┌─ Texte source

DÉCISION DU COMMISSAIRE
(1). MATIERE CONFORME AUX STATUTS A-2(d) : Nouveau texte imprimé ou nouveau dessin.
(2) EVIDENT: Caractéristiques du texte imprimé équivalentes aux réalisations
antérieurs
(1) Un nouvel agencement de texte imprimé est conforme aux statuts s'il
aide a établir quelque restriction fonctionnelle danses une combinaison,
par opposition aux seules connotations intellectuelles, littéraires ou
artistiques.
(2) L'agencement du texte imprimé apparaît dans l'art antérieur et teste
différence se situe essentiellement dans la signification à donner
aux symboles respectifs.
DECISION FINALE: Confirmée en partie
RELATIVEMENT à une requête de révision, par le Commissaire des brevets,
de la décision finale de l'examinateur, en vertu de l'article 46 du Règlement
régissant les brevets
ET
RELATIVEMENT à une demande de brevet sous le numéro de série 040,799
déposée le 22 janvier 1969, pour une invention intitulée:
JEU
Agent du demandeur
MM. Gowling & Henderson
Ottawa (Ontario)
Cette décision porte sur une requête de révision, par le Commissaire
des brevets, de la décision finale de l'examinateur du 3 mai 1971, refusant
d'accepter la demande 040,799.
La demande 040,799 a été déposée le 22 janvier 1969 au nom de Allan
Cowan et porte sur un "Jeu".
Dans l'instruction qui s'est terminée par la décision finale, l'examinateur
a refusé l'unique revendication pour deux motifs. D'abord, la revendication
porte sur une pièce du jeu en forme de simple triangle équilatéral connu par la
technique antérieure; ensuite, la revendication décrit un texte imprimé qui est
non brevetable, et l'usage de la pièce de jeu est également non brevetable.

└─
┌─ Données fournies

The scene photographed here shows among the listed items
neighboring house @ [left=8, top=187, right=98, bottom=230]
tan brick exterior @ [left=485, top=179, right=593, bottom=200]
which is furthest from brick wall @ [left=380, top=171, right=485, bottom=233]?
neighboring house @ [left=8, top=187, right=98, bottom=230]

└─

Tâches à réaliser:
(A) Quels types de connotations la décision du commissaire oppose-t-elle à une restriction fonctionnelle ? Donnez-les tous.
(B) Répondez à ces questions sur la décision du commissaire.
(i) Sous quel numéro de série la demande de brevet a-t-elle été déposée ?
(ii) À quelle date l'examinateur a-t-il rendu sa décision finale ?
(iii) Quel cabinet est l'agent du demandeur ?
Les enregistrements ne servent à rien ici.

Réponses attendues:
(A) Les connotations intellectuelles, littéraires et artistiques.

(B)
(i) Sous le numéro 040,799.
(ii) Le 3 mai 1971.
(iii) MM. Gowling & Henderson, à Ottawa (Ontario).